А папа похвалил меня:
– Молодец! Да ты, я вижу, смелый парень. Взрослый и то робеет при виде казака.
И то, что я не испугался казаков, и то, что я уже мог самостоятельно ходить в кузницу, радовало моего отца. После этого мне позволялось свободно ходить на прогулки и даже захаживать на соседние улицы. Если ребята не принимали меня в свой круг, я наблюдал за их игрой со стороны и, когда мне надоедало это занятие, спокойно возвращался к себе домой.
Пришел рамазан. По утрам нас будила барабабанная дробь или звуки сурная, чем-то напоминающие мне блеяние козы. Я представлял себе уразу как что-то интересное и загадочное. Несколько раз я поднимался рано, до восхода солнца, вместе со взрослыми пробовал соблюдать пост. Но самым интересным дня меня оказались базаршабы – ночные базары.
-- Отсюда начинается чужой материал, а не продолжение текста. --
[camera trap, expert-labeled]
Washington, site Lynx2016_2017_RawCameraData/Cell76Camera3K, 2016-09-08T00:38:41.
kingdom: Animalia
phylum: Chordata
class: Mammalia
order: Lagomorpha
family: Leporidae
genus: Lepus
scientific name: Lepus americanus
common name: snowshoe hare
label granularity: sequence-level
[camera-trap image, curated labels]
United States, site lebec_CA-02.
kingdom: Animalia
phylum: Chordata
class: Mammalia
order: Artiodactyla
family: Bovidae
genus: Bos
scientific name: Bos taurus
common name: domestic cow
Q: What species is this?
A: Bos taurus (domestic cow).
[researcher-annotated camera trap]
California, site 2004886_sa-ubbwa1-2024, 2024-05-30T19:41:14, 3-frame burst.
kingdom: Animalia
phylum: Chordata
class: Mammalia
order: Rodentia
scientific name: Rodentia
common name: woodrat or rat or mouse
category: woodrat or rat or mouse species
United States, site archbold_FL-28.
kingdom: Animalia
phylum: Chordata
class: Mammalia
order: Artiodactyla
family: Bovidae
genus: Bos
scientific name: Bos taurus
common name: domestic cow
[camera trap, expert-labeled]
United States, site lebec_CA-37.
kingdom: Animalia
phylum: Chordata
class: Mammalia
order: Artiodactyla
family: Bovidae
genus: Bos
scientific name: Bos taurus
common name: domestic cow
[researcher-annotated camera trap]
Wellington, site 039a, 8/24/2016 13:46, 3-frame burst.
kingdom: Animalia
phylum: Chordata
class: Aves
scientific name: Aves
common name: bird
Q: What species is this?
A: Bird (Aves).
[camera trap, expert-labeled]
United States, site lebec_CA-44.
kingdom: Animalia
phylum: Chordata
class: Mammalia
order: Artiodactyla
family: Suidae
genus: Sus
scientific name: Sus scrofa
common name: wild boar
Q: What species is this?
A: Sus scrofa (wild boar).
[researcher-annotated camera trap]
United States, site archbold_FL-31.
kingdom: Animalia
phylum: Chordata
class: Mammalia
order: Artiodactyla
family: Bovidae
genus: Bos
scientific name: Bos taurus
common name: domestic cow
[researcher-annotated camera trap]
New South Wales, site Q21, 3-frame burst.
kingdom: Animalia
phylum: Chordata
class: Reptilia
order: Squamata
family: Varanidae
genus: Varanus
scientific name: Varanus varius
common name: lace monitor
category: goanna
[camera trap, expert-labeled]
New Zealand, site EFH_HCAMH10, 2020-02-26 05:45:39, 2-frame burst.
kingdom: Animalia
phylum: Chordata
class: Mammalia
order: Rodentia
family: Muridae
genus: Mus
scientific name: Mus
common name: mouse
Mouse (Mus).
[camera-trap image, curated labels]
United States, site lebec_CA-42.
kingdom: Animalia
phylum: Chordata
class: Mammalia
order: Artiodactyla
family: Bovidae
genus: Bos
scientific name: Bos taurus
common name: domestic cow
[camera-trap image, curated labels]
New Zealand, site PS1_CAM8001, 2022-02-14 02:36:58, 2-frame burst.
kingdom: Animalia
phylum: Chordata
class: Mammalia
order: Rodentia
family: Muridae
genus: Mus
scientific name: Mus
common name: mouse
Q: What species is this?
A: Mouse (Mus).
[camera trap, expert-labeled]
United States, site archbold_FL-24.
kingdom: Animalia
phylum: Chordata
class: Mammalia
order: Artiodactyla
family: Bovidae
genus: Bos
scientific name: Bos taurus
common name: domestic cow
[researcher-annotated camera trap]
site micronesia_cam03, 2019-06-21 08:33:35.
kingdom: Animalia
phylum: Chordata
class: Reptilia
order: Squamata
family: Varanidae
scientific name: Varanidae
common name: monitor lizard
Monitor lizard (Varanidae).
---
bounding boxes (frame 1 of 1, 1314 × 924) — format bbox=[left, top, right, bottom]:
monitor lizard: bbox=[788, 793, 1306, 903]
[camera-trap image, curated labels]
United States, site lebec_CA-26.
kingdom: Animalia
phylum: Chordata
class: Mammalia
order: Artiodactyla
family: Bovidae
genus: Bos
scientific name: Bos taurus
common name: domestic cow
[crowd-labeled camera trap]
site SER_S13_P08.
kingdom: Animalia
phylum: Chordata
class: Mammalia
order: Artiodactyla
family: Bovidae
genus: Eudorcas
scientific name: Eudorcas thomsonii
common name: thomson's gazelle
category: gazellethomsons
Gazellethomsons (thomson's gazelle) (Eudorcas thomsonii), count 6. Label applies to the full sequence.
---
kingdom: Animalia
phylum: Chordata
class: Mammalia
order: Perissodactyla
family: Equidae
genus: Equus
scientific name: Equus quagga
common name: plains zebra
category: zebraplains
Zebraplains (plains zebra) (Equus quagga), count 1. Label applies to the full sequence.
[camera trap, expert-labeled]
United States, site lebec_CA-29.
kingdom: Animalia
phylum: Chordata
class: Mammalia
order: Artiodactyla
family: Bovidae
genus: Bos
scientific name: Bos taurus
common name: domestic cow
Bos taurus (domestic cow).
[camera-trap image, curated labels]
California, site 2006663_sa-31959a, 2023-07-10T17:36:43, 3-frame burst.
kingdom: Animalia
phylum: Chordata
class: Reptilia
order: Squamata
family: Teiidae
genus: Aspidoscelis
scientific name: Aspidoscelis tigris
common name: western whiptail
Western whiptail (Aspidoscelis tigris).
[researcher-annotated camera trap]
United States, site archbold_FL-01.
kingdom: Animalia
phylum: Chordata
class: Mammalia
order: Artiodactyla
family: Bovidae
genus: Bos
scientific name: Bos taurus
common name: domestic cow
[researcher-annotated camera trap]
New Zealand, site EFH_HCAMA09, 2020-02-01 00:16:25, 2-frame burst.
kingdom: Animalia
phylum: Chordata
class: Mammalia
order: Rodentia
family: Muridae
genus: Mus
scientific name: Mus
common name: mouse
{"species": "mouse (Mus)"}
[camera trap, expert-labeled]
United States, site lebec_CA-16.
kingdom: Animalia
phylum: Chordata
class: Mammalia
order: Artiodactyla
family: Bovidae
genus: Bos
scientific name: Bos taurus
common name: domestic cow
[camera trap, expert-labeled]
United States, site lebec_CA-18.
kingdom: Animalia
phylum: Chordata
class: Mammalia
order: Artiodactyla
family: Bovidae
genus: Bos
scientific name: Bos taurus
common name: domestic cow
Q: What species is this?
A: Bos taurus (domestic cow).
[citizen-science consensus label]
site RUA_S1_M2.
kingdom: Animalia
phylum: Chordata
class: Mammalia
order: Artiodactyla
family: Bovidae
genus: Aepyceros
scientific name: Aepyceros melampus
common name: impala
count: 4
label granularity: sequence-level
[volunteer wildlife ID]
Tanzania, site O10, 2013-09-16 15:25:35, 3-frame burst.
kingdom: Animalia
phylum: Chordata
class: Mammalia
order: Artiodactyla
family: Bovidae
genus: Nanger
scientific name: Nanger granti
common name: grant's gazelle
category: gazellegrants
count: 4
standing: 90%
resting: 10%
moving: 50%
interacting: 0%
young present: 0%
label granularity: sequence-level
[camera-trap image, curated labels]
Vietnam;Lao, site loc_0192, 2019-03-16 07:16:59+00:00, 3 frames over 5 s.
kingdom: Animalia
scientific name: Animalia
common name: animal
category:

Отец однажды повел меня на такой базар.
От перекрестка и до самой площади во всех ларьках и будках горело бесчисленное множество керосиновых ламп и свечей. Народу видимо-невидимо. Крик, шум, смех, песни неслись отовсюду. «Хлеб горячий! Горячий хлеб», «Самса горячая! Полезна и питательна! Особенно на завтрак! Бери у меня, глотай не жуя! – зазывали продавцы. Между ними, рассыпая по земле искры, сновали ребятишки с бенгальскими огнями. Взлетела из-за деревьев к небу ракета и, взорвавшись, рассыпалась на множество огоньков, похожих на яркие звезды.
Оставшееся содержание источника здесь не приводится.